Lyon : 200 personnes se rassemblent après l'attaque qui a fait 4 blessés dans une association kurde

Dimanche 4 avril, un rassemblement de soutien a eu lieu à Lyon en début d'après-midi devant le local d'une association kurde, victime d'une attaque la veille. Quatre personnes avaient été blessées et les "loups gris", groupuscule turc ultranationaliste, mis en cause.

© Laure Crozat, FTV

Dimanche 4 avril 2021 : ils sont venus dès le matin de Montpellier, Marseille ou de la grande région Auvergne-Rhône-Alpes pour soutenir leurs amis. Quatre kurdes, membre de l'association culturelle kurde Mesopotamia de Lyon, qui avaient été blessés la veille dans une attaque attribuée aux "loups gris", un groupuscule turc ultranationaliste proche du président Erdogan.

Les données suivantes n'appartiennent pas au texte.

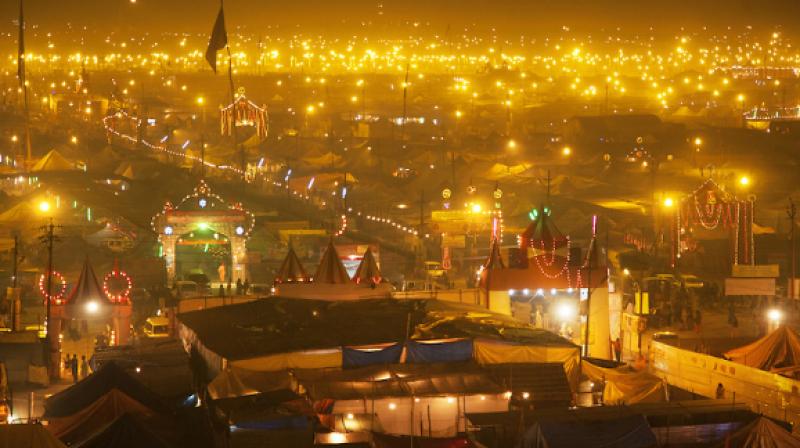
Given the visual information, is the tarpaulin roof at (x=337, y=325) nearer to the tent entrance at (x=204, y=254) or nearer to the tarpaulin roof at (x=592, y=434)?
the tarpaulin roof at (x=592, y=434)

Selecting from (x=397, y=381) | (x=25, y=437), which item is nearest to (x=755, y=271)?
(x=397, y=381)

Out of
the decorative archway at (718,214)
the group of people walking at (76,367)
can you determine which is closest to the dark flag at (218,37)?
the decorative archway at (718,214)

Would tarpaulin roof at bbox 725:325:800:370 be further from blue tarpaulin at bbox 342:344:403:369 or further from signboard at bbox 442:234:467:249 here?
signboard at bbox 442:234:467:249

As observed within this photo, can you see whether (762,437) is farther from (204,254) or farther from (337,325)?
(204,254)

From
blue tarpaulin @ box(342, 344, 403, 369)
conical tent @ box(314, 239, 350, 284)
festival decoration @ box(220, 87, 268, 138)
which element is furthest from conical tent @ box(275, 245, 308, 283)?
festival decoration @ box(220, 87, 268, 138)

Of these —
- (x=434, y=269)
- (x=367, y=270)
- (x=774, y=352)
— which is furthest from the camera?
(x=434, y=269)
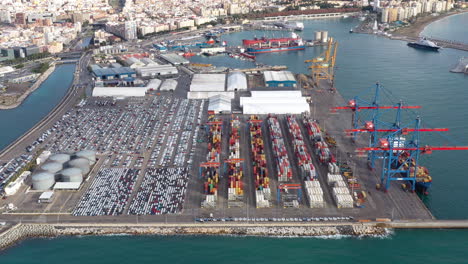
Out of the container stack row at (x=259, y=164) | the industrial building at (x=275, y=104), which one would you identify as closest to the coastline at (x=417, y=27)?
the industrial building at (x=275, y=104)

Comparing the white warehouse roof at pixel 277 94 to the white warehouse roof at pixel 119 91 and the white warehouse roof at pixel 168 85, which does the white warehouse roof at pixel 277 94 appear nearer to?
the white warehouse roof at pixel 168 85

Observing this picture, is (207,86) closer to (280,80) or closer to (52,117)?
(280,80)

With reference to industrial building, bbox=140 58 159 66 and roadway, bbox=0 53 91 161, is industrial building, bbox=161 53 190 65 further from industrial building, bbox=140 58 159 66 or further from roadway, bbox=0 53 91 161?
roadway, bbox=0 53 91 161

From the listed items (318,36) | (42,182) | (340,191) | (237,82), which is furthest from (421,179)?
(318,36)

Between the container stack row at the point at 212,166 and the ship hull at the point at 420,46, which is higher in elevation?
the ship hull at the point at 420,46

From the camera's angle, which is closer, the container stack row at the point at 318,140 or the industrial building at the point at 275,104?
the container stack row at the point at 318,140

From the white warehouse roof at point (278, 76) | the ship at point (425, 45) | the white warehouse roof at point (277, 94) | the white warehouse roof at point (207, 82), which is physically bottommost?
the white warehouse roof at point (277, 94)

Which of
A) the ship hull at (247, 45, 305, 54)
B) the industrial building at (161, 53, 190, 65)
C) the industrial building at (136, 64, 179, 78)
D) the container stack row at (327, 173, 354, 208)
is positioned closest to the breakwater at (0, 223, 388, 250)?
the container stack row at (327, 173, 354, 208)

Après s'être retrouvés devant le local associatif kurde de la place Mazagran (7eme arrondissement de Lyon), le cortège a pris la direction de la Préfecture, pour dénoncer la passivité des autorités françaises.

Mais la manifestation spontanée, donc non autorisée, a été dispersée par les forces de l'ordre alors que la cortège passait devant un restaurant turc dans lequel des personnes ont fait le signe de reconnaissance des loups gris

Quatres personnes blessées, une est toujours hospitalisée

L'attaque "fasciste" selon les mots du comité démocratique kurde en France (CDK-F) a eut lieu samedi en début d'après-midi. 20 à 25 personnes cagoulées, armées de barres de fer, de battes de baseball et d'armes blanches, ont pénétré dans le local, s'en prenant ensuite aux quatres personnes présentes, qui ont été blessées. 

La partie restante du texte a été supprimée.